- TRECHO DO DOCUMENTO
○ ○ ○ ○ ○ ○ ○

Qualquer semelhança dessas produções com Tropa de Elite não é mera coincidência. Ao contrário, é fácil perceber a influência do filme de José Padilha em ambos, seja na câmera-na-mão ágil, nas atuações impetuosas que marcam certo tipo de presença da polícia em cena, e, sobretudo, no esquema melodramático que imerge a trama na polaridade do bem contra o mal – cujo pano de fundo, sobrepujante em Tropa de Elite, é a moralização do espectador que não suscita dúvidas quanto à maneira adequada de confrontar os problemas sociais expostos na tela.
Pessoalmente, tenho um pouco de enfado quando se trata de discutir o filme de Padilha – algo que já foi feito exaustivamente, na época de seu estrondoso lançamento.
As apropriações do filme a um discurso tacanho da pior direita possível estão inteiramente representados em um artigo de Reinaldo Azevedo, cujas falácias foram rebatidas, ponto a ponto, em um post brilhante no Catatau. Os limites de Tropa de Elite, como cinema, prejudicam todas as tentativas de considerar relevante o seu discurso sobre a violência urbana, a vida nas favelas ou as condições da polícia nesse contexto. O próprio filme dá vazão àqueles que o interpretam a partir de infinitos interesses, mas sempre ignorando o valor da apreciação estética e da reflexão sobre a arte e suas maneiras de significar a experiência.
Nesse sentido, é muito conveniente a quem considera que os nossos problemas se resumem à imoralidade ou a falta de punição (ou seja: mais e melhor polícia! mais e melhores leis!) perceber em Capitão Nascimento um arauto da redenção social brasileira, anunciada há muito pelos nossos teleapresentadores sensacionalistas – de Carlos Massa a José Luiz Datena – sob a fachada do “jornalismo cidadão”.
Tropa de Elite não se distingue, fundamentalmente, do tipo de entretenimento camuflado de crítica social praticado nesse meio. Se há algo que explica o quanto o filme foi bem sucedido, pelo viés ideológico, é a delongada acomodação dos espectadores a esta maneira de perceber o mundo que recusa as nuances, o pensamento, o aprofundamento – trata-se aqui da pequenez de um homem que, infelizmente, não vai além da sua funcionalidade produtiva; homo laborans que toma a pólis como adversária ou lugar de penitência, e, por isso, não tem condições de tomar a si mesmo como ser político. Por isso, em lugar da política, a pura violência, cinicamente travestida de ação corretiva.
Desse modo, a empreitada de obras congêneres, ambientadas agora em São Paulo, encontra em Tropa de Elite não apenas uma referência estética, mas uma visada mercadológica acertada, que supre uma demanda de filmes de ação de caráter muito próximo – em termos de experiência sensorial – daquilo que o cinema hollywoodiano oferece há muito tempo.

○ ○ ○ ○ ○ ○ ○

- LINHAS DE DADOS
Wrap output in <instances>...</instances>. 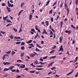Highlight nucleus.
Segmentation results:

○ ○ ○ ○ ○ ○ ○

- REQUISITO A
Cite, sem nenhuma alteração, o trecho da crítica sobre Tropa de Elite que começa em "Pessoalmente, tenho um" e termina em "significar a experiência.".
- REQUISITO B
Responda às perguntas abaixo com base na crítica sobre Tropa de Elite.
(i) Onde foi publicado o post que rebateu as falácias do artigo de Reinaldo Azevedo?
(ii) Quais teleapresentadores sensacionalistas são citados pelo nome?
(iii) Em que cidade são ambientadas as obras congêneres?
- REQUISITO C
Escreva a continuação da crítica sobre Tropa de Elite a partir do ponto em que ela termina.

- RESULTADO ESPERADO A
Pessoalmente, tenho um pouco de enfado quando se trata de discutir o filme de Padilha – algo que já foi feito exaustivamente, na época de seu estrondoso lançamento.
As apropriações do filme a um discurso tacanho da pior direita possível estão inteiramente representados em um artigo de Reinaldo Azevedo, cujas falácias foram rebatidas, ponto a ponto, em um post brilhante no Catatau. Os limites de Tropa de Elite, como cinema, prejudicam todas as tentativas de considerar relevante o seu discurso sobre a violência urbana, a vida nas favelas ou as condições da polícia nesse contexto. O próprio filme dá vazão àqueles que o interpretam a partir de infinitos interesses, mas sempre ignorando o valor da apreciação estética e da reflexão sobre a arte e suas maneiras de significar a experiência.

- RESULTADO ESPERADO B
(i) No Catatau.
(ii) Carlos Massa e José Luiz Datena.
(iii) Em São Paulo.

- RESULTADO ESPERADO C
Com estas produções (e a elas podemos associar outro marco de sucesso da década que se encerra: Cidade de Deus e seus herdeiros audiovisuais diretos), o cinema brasileiro pode encontrar os trilhos de uma indústria cultural com sentido “clássico”: de um lado, a reprodução da sensibilidade volatilizada do dia-a-dia moderno, impregnada nos trabalhadores que, hoje, se não são fabris como no século XIX, devotam a “produtividade” e a “eficiência” com o mesmo ritmo das máquinas que precisam dominar; de outro, o contato direto com a realidade mais próxima, as cidades brasileiras em que habitamos, os medos que sentimos, as soluções ideologicamente “limpas” para que nada do que nos incomoda seja realmente modificado em seus alicerces, mas tão somente na positividade do que foi proposto como objetivo do “todo social”: a aparência de que tudo está bem, quando tudo o que há é o espectro das vidas particulares, que ora podem ser afirmadas como modelos heróicos (a dimensão da honestidade de Capitão Nascimento e do Bope) ora podem ser descartadas como elementos podres da totalidade (os que levam os tiros, os que consomem as drogas).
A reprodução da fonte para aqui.